Integrated pest management, commonly abbreviated as IPM, has truly become the foundation for today’s approach to insect pest management. My goal is that when you see or hear IPM after reading this blog, you see an area of livestock production that you can approach with confidence.
What is IPM?
The concept of IPM was developed by evaluating several ecological factors that affect insect pressure. Basically, it’s an insect management system that not only anticipates a rise in insect numbers, but also prevents them from reaching numbers that would cause damage to livestock.
IPM programs take away the ‘spray and pray’ mentality by identifying when control tactics are really needed and helping you determine which control tactics to deploy. These tactics include basic approaches like sanitation, environmental changes, and natural enemies to reduce a pest population.
An IPM program can be explained as the deployment of all available resources to fight an insect infestation, your toolbox for pest control. The best part is that it will save you money.
Important Factors in a Profitable IPM Program
Hopefully you have been convinced that IPM is worth more discovery, especially after we talked about saving money, so let’s break down the important components of an IPM program.
I like to point out monitoring early in the pest control conversation because it is something that cannot be skipped. How do you know that your methods are working unless you are continuously monitoring the pest population? That would be like smoking a brisket all day without ever checking the temperature of the pit. Putting a number to the pest population helps you determine when control needs to start and when it can take a break.

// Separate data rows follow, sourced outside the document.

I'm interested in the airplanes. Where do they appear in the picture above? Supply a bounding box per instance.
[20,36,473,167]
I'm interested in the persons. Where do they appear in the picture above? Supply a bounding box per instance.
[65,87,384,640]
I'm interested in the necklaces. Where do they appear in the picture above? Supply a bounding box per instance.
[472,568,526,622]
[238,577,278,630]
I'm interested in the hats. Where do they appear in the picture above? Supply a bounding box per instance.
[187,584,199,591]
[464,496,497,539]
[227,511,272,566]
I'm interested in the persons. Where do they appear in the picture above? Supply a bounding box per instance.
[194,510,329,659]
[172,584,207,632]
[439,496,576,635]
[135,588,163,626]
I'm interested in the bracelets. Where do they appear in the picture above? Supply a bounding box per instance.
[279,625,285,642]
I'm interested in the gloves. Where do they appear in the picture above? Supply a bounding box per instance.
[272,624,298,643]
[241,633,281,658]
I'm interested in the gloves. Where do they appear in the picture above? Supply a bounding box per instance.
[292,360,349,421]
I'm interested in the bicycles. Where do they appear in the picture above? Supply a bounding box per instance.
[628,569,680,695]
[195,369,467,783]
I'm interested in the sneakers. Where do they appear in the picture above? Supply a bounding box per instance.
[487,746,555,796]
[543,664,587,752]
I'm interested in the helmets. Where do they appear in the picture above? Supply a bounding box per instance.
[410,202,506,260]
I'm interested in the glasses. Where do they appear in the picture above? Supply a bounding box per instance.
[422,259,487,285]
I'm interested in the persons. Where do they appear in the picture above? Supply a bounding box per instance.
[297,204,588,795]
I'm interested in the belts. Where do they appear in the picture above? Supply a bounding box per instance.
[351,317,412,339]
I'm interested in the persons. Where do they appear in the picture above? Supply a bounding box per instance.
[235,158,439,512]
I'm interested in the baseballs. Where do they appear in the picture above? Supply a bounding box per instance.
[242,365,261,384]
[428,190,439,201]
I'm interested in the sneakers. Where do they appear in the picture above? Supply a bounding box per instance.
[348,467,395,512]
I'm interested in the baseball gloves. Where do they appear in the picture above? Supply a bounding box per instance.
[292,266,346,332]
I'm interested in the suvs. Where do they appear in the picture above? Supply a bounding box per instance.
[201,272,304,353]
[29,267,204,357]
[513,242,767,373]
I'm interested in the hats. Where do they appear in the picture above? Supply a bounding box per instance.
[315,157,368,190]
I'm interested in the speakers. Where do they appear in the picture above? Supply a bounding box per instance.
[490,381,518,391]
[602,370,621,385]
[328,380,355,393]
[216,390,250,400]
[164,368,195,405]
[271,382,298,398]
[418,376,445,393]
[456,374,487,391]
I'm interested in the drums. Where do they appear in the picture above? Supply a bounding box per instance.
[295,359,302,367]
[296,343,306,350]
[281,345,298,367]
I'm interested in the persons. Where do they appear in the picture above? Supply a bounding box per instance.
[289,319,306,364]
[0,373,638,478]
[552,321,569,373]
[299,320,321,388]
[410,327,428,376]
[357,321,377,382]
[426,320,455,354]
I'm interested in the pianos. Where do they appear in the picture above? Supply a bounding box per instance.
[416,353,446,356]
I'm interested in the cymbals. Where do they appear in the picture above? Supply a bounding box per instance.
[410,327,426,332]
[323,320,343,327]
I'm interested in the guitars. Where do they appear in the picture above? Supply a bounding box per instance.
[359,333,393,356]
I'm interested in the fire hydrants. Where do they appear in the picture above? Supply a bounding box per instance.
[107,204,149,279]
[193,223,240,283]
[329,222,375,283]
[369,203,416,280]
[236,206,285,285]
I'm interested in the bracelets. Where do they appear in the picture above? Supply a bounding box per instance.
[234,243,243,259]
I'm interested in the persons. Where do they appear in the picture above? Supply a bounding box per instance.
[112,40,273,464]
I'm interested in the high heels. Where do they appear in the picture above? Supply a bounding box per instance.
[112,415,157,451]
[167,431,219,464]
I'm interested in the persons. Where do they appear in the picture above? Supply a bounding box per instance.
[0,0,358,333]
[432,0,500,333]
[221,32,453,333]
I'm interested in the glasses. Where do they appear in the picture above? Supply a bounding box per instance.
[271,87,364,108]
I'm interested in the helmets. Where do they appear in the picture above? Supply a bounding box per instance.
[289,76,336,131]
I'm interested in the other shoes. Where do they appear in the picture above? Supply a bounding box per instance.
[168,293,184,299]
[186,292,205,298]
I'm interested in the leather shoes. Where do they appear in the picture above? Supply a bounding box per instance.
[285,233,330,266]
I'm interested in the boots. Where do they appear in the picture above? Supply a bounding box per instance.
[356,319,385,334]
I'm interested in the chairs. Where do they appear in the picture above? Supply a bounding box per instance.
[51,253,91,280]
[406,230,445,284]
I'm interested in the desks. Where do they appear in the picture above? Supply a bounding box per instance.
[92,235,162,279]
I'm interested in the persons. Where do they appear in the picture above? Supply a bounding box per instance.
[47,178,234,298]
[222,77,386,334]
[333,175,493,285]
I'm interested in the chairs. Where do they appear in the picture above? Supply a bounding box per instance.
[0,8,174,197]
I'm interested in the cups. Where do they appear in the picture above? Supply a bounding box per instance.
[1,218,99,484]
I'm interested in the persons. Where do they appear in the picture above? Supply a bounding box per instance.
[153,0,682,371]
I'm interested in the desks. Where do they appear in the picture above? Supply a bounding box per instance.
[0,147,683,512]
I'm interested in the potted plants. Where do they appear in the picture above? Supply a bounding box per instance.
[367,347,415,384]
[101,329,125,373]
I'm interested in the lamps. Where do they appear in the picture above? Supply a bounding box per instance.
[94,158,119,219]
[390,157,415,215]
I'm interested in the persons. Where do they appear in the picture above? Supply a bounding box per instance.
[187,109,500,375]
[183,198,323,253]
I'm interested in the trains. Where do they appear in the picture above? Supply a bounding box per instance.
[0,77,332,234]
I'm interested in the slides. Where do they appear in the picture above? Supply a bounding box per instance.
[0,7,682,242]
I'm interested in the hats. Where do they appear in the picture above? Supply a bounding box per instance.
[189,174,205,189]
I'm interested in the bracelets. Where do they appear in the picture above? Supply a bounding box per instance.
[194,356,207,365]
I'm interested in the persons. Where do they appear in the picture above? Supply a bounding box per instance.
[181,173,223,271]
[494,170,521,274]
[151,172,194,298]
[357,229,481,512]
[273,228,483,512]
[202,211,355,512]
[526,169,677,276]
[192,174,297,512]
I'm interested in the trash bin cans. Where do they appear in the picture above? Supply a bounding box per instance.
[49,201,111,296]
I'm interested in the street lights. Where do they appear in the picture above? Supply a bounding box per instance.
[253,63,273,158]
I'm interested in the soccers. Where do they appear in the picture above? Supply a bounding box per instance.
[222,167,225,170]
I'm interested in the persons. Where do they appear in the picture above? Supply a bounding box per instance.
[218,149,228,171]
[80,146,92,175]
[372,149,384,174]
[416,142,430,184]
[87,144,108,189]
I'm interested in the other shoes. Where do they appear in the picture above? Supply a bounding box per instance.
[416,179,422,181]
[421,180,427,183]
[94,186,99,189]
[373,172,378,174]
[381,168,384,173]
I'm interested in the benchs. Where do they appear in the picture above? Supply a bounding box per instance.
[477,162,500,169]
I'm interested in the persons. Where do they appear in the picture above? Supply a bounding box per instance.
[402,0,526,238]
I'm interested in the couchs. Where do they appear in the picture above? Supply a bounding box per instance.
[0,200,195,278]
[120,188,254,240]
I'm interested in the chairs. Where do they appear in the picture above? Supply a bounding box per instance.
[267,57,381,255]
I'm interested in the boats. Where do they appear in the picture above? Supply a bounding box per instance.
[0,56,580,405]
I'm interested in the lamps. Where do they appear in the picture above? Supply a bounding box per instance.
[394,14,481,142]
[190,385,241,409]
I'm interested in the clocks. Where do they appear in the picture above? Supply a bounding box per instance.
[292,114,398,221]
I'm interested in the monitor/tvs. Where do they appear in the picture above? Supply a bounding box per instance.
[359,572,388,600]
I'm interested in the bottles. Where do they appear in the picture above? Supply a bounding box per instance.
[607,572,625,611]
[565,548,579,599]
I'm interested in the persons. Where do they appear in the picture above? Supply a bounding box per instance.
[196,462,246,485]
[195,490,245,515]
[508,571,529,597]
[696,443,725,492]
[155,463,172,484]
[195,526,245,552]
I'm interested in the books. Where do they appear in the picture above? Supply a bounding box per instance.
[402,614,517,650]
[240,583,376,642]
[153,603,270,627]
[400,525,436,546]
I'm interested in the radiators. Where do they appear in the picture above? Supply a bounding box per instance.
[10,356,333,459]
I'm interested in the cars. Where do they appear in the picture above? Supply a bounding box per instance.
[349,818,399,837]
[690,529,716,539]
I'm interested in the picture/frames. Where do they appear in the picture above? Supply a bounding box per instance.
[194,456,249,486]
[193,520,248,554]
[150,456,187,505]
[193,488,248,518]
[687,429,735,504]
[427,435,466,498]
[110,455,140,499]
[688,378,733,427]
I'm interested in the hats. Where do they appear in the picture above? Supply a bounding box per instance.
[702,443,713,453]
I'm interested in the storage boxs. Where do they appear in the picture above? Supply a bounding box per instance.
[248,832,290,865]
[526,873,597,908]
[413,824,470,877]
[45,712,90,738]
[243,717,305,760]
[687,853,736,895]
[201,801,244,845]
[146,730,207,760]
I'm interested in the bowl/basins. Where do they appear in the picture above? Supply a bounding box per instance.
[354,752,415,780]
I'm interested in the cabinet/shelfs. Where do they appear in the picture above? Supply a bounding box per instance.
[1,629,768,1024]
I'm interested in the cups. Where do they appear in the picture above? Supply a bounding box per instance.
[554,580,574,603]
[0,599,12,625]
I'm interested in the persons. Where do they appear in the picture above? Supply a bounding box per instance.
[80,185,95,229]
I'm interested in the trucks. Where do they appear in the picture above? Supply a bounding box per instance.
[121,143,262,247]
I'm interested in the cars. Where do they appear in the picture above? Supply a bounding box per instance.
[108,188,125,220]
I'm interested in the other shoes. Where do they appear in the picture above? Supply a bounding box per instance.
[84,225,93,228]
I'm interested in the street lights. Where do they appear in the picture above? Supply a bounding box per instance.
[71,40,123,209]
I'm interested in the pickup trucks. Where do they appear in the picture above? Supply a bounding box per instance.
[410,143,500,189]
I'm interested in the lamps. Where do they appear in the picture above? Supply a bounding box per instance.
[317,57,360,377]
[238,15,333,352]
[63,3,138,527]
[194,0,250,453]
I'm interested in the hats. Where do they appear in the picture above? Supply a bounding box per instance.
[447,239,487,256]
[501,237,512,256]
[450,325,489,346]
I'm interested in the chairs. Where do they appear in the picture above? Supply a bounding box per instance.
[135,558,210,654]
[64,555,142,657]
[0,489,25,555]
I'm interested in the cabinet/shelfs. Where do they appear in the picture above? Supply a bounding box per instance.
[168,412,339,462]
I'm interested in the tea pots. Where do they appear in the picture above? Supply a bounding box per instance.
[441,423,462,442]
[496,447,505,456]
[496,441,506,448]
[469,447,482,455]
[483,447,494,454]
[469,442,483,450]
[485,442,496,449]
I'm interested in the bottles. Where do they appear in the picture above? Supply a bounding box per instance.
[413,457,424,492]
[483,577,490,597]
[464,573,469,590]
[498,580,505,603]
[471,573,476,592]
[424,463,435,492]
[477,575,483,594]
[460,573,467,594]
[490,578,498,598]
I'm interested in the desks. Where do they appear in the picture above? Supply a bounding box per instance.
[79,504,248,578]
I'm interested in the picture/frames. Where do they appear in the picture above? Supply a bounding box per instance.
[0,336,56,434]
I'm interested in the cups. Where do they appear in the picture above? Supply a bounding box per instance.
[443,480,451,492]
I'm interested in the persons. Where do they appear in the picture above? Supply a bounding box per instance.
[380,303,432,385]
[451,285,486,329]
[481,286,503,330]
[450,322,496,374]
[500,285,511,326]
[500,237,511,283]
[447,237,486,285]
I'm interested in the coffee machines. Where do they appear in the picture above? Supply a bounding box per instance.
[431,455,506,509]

Economic Injury Level (EIL)
This is a long-term factor to describe the point at which a pest population starts costing you money. Meaning, the presence of horn flies, house flies, or others are causing economic damage to your bottom line and IPM tactics will need to be deployed.
The EIL is a quantitative number of insects. This number is hard to pinpoint because researchers have different opinions how to measure a loss (weight vs. dollars). However, a few examples of EILs in animal production exist, such as number of stable flies per leg of a cow or number of house flies per trap in a laying facility.
Economic Threshold (ET)
The is a secondary economic consideration that also represents the number of insects affecting a livestock herd. However, the ET exists just below the EIL on a numerical scale. The ET is the point at which control tactics should be executed to avoid economic loss at the EIL. Basically, when monitoring pest pressure, you want to hit the ‘go’ button here to keep from losing money.
Time and money invested are important to consider. If there are not hands available to implement the control measures or funds to pay for the tools, we need to look at other options. There is no sense in relying on IPM tactics that aren’t economic or timely.
Tools of the IPM Trade
IPM tools are simple, straightforward, and ample. Every living thing has requisites for life: oxygen, food, harborage, and more. Integrated pest management tools will target those requisites for life to control a pest population.
Cultural Controls & Sanitation
I like to start here because cultural controls are inexpensive and generally easy to implement. Cultural controls involve manipulating the environment to make it less attractive to an insect.
Removing manure is a cultural control technique because you are eliminating some of the requisites needed for flies to complete development. Other examples include cleaning up spilled feed, drying out wet areas, and removing organic waste that may foster insect pest development.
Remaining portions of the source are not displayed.